I have been undergoing a treatment of Transcranial Magnetic Stimulation (TMS) for a few weeks now.  A lot of people are not familiar with what TMS is, and I have found it difficult to give a brief explanation to those who are curious.  Here I am going to try to explain the basics of TMS from a patient’s perspective.

To be a candidate for TMS you must have medication resistant major depressive disorder (MDD).  While TMS may help other conditions, MDD is the only condition for which TMS has been approved by the FDA.  I have taken many medications over several years and undergone intensive talk therapy, and for that reason, I had a relatively easy time of getting TMS approved by my insurance company.
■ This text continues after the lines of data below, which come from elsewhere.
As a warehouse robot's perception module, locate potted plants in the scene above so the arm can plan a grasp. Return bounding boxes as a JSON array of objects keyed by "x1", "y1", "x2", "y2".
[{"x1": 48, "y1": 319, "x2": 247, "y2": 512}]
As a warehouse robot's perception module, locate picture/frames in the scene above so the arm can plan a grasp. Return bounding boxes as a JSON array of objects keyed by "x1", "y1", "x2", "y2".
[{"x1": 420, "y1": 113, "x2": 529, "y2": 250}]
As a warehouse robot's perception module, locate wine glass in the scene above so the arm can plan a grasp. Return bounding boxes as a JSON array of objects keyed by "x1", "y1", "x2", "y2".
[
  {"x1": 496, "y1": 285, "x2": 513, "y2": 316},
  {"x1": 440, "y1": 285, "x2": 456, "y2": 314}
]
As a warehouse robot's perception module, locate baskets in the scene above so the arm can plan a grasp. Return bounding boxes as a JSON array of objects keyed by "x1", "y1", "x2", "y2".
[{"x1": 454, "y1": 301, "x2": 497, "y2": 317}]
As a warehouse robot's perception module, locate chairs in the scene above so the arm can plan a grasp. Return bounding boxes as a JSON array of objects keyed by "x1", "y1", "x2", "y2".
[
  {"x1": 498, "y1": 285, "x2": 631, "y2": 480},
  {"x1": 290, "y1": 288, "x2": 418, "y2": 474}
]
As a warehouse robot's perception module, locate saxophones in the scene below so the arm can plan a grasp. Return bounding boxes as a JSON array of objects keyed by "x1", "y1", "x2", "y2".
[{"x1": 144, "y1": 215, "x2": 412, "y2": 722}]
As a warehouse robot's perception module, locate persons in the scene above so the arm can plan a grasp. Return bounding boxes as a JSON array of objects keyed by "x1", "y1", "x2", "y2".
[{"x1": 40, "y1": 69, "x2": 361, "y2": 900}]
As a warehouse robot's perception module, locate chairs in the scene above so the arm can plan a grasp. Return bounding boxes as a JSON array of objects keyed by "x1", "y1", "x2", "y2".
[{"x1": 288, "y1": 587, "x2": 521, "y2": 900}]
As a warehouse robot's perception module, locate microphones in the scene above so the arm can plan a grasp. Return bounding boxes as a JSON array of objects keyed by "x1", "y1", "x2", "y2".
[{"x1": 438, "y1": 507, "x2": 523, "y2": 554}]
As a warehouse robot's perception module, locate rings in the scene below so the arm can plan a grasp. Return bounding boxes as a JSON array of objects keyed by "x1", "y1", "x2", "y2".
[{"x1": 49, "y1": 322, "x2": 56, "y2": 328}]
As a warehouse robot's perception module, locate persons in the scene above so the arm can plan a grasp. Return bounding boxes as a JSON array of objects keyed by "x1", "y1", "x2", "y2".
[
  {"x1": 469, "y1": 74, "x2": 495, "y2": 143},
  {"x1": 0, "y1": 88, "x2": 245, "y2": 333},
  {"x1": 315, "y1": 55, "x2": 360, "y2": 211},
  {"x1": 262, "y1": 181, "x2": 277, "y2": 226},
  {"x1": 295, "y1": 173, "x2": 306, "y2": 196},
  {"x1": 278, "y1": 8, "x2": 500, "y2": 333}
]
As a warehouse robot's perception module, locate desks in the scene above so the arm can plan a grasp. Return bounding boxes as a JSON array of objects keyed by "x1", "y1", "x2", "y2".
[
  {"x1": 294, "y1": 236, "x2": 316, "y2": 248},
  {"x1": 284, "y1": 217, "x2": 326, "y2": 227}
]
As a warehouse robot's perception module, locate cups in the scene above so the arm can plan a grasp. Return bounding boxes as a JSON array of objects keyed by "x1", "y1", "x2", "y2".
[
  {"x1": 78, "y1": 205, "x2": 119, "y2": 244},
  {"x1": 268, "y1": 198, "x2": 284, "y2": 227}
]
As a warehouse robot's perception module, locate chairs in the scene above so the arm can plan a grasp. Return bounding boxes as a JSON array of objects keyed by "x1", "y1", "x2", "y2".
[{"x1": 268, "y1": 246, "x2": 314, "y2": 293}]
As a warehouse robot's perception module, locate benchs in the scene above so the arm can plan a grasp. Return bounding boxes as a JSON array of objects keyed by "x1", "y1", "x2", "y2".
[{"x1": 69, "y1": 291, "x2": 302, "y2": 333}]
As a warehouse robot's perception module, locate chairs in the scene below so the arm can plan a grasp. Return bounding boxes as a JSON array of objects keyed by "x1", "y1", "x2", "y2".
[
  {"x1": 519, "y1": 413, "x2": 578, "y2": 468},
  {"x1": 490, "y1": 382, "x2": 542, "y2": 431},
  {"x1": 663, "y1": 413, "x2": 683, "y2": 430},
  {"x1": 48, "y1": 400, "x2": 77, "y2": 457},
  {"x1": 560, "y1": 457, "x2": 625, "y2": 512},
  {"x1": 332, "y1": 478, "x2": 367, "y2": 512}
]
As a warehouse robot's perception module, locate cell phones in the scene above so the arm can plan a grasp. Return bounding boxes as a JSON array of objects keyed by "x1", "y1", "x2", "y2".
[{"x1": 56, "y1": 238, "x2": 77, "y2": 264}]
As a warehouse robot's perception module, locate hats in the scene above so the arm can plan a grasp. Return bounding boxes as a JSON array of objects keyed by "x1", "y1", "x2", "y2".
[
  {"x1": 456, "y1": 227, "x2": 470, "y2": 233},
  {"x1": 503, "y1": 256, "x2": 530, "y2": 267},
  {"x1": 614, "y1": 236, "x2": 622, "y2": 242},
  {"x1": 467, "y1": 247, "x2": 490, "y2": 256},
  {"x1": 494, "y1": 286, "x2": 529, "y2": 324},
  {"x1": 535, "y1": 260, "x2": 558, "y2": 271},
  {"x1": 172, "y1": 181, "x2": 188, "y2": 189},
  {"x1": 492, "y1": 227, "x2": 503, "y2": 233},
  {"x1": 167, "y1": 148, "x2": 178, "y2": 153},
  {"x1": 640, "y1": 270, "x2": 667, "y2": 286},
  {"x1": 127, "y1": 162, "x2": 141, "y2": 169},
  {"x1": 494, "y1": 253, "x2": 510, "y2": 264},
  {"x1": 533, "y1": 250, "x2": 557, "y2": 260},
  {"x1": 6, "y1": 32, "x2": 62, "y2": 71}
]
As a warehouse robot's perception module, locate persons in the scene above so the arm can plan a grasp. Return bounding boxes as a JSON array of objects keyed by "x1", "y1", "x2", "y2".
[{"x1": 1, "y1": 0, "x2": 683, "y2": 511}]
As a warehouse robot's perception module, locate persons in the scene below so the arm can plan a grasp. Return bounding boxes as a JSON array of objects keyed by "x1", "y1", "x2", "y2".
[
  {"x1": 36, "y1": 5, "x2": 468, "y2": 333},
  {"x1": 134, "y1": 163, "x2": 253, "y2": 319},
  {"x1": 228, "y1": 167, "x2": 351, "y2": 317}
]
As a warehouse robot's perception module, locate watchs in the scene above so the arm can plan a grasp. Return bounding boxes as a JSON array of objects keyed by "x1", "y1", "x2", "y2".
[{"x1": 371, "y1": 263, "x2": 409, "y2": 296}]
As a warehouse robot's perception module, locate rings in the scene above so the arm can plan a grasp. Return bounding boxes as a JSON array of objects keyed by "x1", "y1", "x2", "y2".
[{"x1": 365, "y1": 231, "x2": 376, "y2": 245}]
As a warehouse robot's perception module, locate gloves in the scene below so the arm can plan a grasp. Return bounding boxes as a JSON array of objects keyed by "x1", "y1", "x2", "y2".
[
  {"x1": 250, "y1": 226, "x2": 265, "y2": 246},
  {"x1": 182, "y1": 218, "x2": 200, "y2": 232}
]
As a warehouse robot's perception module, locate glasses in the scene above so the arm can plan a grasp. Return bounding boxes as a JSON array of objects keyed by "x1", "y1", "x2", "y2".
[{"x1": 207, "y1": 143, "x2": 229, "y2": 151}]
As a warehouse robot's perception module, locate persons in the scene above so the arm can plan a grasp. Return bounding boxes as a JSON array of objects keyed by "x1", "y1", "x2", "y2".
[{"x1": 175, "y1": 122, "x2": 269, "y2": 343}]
So, what is TMS?  TMS is a treatment in which a strong magnet (I’ve been told the magnet is the same strength as that of an MRI) is positioned over a specific region of your brain, and activated in 30 second intervals.  Four seconds of pulsing, 26 seconds of rest.  This lasts for about 37 minutes, five days a week, for 7 weeks.  The good news about TMS is that you are awake the whole time, it is not painful, and you are able to drive right after a treatment.  You can read, or watch tv, or nap during the treatment (though the machine is loud, so napping may be a challenge).  I always choose to read while receiving my treatment.

During the first session, you are mapped.  This involves the doctor finding the spot in your brain that causes a twitch in your right thumb.  Next they figure out the correct intensity for you by seeing at what strength your fingers twitch.  After they have found the spot and strength, they move the magnet forward 5 mm.  This is where you will receive treatment.

On occasion, there is mild pain with the treatment during the first set of pulses.  This is because it can make your facial muscles twitch.  When this happens, I communicate with the technician, and they find a more comfortable position for the magnet.  TMS can cause headaches, though I think they typically stop after the first few treatments.  I only had a headache after my first treatment.

I found at first that I had some sleep disturbances from the TMS, and was told that since it is stimulating my brain, that is a possible side effect.  Just like many medication side effects, once my body got used to the treatment, the sleep issues went away.

Receiving TMS is a bit of a time commitment, since you must dedicate just under an hour every week day for seven weeks, but it has been found to be significantly helpful for many patients.  I was initially told that I wouldn’t feel a difference until 3 or 4 weeks into treatment, however, I found my mood increased much faster than that time span.  I have since hit a plateau, which I was sure to communicate to my treatment team.

If traditional medications and therapy are not working for you.  It may be worth talking to your doctor about TMS.  It’s certainly worth giving it a chance, and who knows, maybe it will allow you to enjoy a depression free life.